- [BEREITGESTELLTER TEXT]
---*---
Wird eine Kündigung auf das Fehlverhalten eines Arbeitnehmers gestützt, so muss der Arbeitgeber alle Tatsachen, die dem konkreten Fehlverhalten zugrunde liegen in vollem Umfang beweisen.
Da das regelmäßig sehr schwierig ist und es dann oft bei einem dringenden Verdacht bleibt, sich aber der konkrete Verstoß nicht beweisen lässt, hat die Rechtsprechung die sogenannte Verdachtskündigung entwickelt.
Danach kann eine Kündigung auch dann wirksam sein, wenn nicht die konkrete Tat sondern nur der dringende Verdacht eines schwerwiegenden Fehlverhaltes beweisen werden kann.
Da dies aber auch dazu führen könnte, dass an sich „unschuldige“ Arbeitnehmer*innen gekündigt werden könnten, wenn nur ein entsprechender Verdacht gegeben ist, gibt es zusätzliche Anforderungen, die von Arbeitgeberseite vor Ausspruch der Kündigung einzuhalten sind.
Zum einen ist Wirksamkeitsvoraussetzung, dass der Arbeitgeber eigene Ermittlungen zum Vorwurf anstellt und zum zweiten muss der konkrete Arbeitnehmende vor Ausspruch der Kündigung zu dem bestehenden Verdacht angehört werden.
Wie eine solche Anhörung abzulaufen hat, damit hatte sich kürzlich das Landesarbeitsgericht Erfurt zu beschäftigen (Urteil v. 22.03.2023 – 4 Sa 272/21).
Der Fall
Der Arbeitnehmer war beim Arbeitgeber seit Februar 2018 als „Verpackungshelfer“ beschäftigt.
Der Arbeitgeber verdächtigte den Arbeitnehmer Drogen zu konsumieren. Aus diesem Grund wurde der Arbeitnehmer mit Schreiben vom 25.01.2021 vom Arbeitgeber unter Darstellung der Verdachtsmomente aufgefordert wegen dieses Verdachts einem Drogentest zuzustimmen, diesen durchführen zu lassen und zu dem Verdacht Stellung zu nehmen.
Obwohl der Arbeitgeber darüber informiert war, dass der Arbeitnehmer möglicherweise seine Fahrerlaubnis aufgrund Drogenkonsums verloren hatte, erwähnte er dies in dem Anhörungsschreiben nicht.
---*---
- [ROHDATEN]

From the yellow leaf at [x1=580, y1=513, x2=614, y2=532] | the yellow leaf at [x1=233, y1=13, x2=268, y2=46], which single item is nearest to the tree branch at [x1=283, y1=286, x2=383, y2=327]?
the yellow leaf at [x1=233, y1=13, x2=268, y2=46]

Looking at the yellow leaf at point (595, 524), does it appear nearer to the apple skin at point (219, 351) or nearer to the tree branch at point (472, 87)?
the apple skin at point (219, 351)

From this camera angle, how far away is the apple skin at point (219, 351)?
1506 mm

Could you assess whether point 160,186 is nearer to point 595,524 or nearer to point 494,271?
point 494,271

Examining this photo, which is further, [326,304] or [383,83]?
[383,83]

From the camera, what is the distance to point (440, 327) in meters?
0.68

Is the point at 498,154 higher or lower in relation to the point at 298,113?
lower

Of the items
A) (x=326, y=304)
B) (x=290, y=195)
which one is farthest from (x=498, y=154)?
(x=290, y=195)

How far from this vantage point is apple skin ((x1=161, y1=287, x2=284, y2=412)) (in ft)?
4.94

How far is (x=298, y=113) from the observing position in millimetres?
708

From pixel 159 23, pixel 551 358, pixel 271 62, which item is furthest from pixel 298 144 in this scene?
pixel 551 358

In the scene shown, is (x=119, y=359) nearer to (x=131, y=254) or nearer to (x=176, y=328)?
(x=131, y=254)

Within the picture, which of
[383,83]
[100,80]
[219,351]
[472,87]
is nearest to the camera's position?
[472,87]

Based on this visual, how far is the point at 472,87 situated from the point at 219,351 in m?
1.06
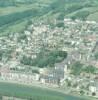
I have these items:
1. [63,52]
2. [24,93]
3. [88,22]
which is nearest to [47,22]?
[88,22]

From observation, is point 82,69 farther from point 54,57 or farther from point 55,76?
point 54,57

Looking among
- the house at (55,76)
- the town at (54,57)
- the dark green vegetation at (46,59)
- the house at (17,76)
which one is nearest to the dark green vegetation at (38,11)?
the town at (54,57)

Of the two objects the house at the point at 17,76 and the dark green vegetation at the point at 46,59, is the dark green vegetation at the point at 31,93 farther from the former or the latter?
the dark green vegetation at the point at 46,59

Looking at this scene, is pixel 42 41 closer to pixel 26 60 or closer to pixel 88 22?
pixel 26 60

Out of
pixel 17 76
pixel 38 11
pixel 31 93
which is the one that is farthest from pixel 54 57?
pixel 38 11

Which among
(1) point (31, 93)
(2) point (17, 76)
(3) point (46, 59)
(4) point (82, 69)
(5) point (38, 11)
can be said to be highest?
(5) point (38, 11)

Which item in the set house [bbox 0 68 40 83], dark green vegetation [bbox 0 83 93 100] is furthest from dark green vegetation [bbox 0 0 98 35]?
dark green vegetation [bbox 0 83 93 100]

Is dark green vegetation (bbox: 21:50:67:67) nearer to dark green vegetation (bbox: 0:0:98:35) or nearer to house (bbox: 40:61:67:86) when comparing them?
house (bbox: 40:61:67:86)
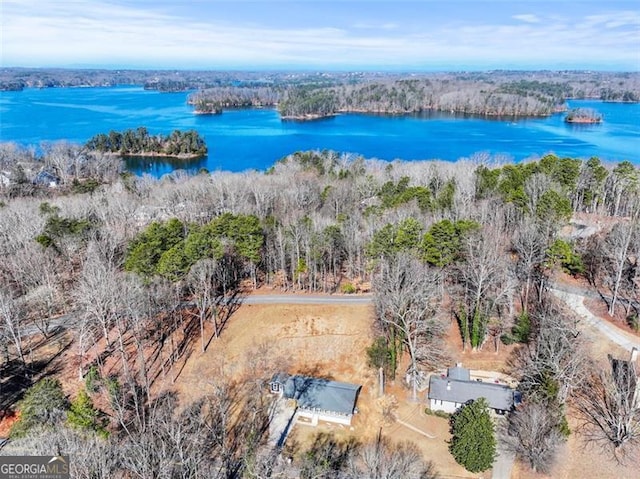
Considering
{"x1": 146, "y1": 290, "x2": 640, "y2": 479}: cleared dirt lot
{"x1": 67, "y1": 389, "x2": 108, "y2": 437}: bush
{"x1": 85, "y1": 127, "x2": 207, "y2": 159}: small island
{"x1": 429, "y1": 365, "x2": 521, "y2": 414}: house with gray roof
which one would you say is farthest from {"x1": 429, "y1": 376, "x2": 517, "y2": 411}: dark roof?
{"x1": 85, "y1": 127, "x2": 207, "y2": 159}: small island

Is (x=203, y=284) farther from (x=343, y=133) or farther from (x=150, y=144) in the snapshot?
(x=343, y=133)

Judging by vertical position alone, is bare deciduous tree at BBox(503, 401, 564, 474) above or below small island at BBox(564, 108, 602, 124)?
below

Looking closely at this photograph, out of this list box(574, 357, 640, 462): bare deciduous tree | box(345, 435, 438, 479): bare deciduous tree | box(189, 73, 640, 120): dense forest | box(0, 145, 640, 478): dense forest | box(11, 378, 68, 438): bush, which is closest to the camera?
box(345, 435, 438, 479): bare deciduous tree

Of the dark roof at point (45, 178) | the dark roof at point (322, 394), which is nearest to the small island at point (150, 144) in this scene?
the dark roof at point (45, 178)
---*---
- [IHRE AUFGABE]
Schreiben Sie aus dem Text zur Verdachtskündigung die Passage von „Der Arbeitgeber verdächtigte“ bis „Stellung zu nehmen.“ wortgetreu ab. Die Zeilen werden hierfür nicht gebraucht.

- [ERWARTETE ANTWORT]
Der Arbeitgeber verdächtigte den Arbeitnehmer Drogen zu konsumieren. Aus diesem Grund wurde der Arbeitnehmer mit Schreiben vom 25.01.2021 vom Arbeitgeber unter Darstellung der Verdachtsmomente aufgefordert wegen dieses Verdachts einem Drogentest zuzustimmen, diesen durchführen zu lassen und zu dem Verdacht Stellung zu nehmen.